Displacement measurements made over a period of several years with an array of three-point bore hole extensometers in the immediate and remote hanging wall zones of the Homestake Mine study site when compared with two and three dimensional finite element model displacements result in a three dimensional elastic properties scale factor that is only 80 percent of the two dimensional result. Thus, if circumstances do not justify the use of a two dimensional model for forward design analysis, then a three dimensional analysis cannot be avoided.
The validation and calibration of finite element models for design analysis are fundamental problems in rock mechanics. Although some progress is being made, no generally accepted theory yet exists that allows one to determine field scale rock mass properties from laboratory scale test data. Consequently, the identification of rock mass properties is usually done through comparisons of field measurements with estimates obtained from numerical models. Back-analysis of displacement data is, perhaps, the most common practical identification procedure in use. Young's modulus largely determines displacements within the elastic range, so that most back-analyses are used to determine rock mass elastic moduli. Within the elastic range, regression analysis of calculated on measured displacements is a simple but rigorous identification procedure (Cividini, et al, 1981). A high degree of linearity indicated by a high correlation coefficient validates the essential correctness of the model. The slope of the regression line is the scale factor for the elastic moduli (Pariseau, et al, 1985). The reason that scale factors are needed, of course, arises from the presence of discontinuities in the rock mass that are absent in laboratory test specimens. An important question in this regard concerns the differences in rock properties scale factors determined by back analysis of the same field data using two and three dimensional models. The question concerning the role of model dimensionality is not only theoretically interesting, but it is of considerable practical importance because of the much greater cost associated with any decision to require three dimensional design analyses. Reviews (Gioda, 1985; Gioda and Sakurai, 1987) of the identification problem and associated theory do not address this question. The approach to the problem in the present study is computationally oriented and consists of an extended series of two and three dimensional finite element analyses. Emphasis is on the analysis of displacements that were measured during a rock mechanics investigation in a deep, underground gold mine. This paper summarizes the results obtained to date.
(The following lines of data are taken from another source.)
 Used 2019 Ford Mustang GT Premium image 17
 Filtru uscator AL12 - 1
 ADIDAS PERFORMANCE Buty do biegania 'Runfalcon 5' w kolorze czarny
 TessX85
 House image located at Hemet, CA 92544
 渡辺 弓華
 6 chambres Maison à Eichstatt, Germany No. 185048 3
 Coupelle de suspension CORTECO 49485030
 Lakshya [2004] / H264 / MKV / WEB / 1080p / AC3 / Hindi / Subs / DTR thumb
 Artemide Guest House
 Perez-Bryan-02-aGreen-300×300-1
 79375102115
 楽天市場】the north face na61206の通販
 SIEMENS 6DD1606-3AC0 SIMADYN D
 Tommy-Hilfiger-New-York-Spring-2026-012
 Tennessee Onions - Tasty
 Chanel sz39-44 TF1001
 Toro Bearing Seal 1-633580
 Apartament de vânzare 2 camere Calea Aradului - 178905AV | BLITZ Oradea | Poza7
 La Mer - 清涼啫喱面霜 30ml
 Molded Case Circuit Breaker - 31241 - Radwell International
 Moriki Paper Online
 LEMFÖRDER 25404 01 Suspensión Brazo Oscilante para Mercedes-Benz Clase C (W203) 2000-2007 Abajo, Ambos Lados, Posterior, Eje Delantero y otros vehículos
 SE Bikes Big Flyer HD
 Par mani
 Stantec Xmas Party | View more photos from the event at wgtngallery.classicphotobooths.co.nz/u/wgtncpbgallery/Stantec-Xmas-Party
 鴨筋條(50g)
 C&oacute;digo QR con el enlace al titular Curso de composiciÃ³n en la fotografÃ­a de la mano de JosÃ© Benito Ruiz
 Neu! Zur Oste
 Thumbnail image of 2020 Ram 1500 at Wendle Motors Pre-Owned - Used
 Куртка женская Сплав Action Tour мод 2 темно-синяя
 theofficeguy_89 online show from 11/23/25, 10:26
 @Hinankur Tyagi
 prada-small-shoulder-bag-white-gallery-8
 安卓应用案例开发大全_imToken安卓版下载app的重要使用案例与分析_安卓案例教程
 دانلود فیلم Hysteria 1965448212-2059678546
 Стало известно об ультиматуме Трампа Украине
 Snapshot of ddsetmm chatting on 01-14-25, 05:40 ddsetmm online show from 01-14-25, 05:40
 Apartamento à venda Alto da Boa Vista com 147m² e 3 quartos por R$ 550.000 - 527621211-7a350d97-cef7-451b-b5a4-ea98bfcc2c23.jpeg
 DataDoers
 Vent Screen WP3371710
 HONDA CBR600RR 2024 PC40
The Homestake Mining Company, the U.S. Bureau of Mines and the University of Utah initiated a cooperative rock mechanics study at the Homestake Mine in the Autumn of 1983. The mine is located in the state of South Dakota as shown in Figure 1. Three adjacent panels between the 6950 and 7100 Levels (feet below surface, about 2100 meters) were selected for the study and subsequently instrumented with three point bore hole extensometers and vibrating wire stress gages as shown in Figure 2.